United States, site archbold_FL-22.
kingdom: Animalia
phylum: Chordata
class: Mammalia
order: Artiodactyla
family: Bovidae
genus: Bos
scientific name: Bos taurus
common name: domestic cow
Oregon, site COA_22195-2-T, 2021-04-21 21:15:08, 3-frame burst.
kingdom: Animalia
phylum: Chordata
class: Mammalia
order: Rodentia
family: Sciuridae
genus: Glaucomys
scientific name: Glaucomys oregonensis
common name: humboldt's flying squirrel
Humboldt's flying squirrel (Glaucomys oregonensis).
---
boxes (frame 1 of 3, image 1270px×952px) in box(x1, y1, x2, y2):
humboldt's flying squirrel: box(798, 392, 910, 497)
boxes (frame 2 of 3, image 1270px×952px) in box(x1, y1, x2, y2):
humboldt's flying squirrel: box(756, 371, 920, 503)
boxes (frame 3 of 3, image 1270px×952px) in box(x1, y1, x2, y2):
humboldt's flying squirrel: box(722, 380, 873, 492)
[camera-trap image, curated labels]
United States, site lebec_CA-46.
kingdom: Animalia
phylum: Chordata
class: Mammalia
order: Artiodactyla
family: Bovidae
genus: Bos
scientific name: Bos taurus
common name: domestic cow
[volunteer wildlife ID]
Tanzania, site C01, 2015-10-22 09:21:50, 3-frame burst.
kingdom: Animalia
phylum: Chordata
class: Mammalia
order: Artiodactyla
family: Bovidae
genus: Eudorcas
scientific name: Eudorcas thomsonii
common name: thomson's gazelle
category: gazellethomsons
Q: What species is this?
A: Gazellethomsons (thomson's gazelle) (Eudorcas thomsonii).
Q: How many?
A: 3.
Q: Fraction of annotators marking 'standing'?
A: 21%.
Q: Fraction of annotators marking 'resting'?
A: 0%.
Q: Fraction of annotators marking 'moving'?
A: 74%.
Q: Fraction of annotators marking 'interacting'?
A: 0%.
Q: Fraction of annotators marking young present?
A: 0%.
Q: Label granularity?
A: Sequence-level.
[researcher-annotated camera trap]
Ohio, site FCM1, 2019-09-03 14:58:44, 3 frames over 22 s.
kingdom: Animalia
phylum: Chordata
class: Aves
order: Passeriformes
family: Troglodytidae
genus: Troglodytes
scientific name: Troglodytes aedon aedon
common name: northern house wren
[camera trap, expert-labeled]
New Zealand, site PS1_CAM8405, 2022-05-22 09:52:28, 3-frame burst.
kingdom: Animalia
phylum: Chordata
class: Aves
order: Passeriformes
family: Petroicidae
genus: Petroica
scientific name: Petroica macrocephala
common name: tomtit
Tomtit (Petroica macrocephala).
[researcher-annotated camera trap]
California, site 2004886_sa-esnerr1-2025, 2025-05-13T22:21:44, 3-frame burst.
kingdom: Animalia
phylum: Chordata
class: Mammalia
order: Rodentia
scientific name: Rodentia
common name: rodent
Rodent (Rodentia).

+++

Work order:
Go through the records above. Copy each line in which the string "camera" appears.

Result of the task:
[camera-trap image, curated labels]
[researcher-annotated camera trap]
[camera trap, expert-labeled]
[researcher-annotated camera trap]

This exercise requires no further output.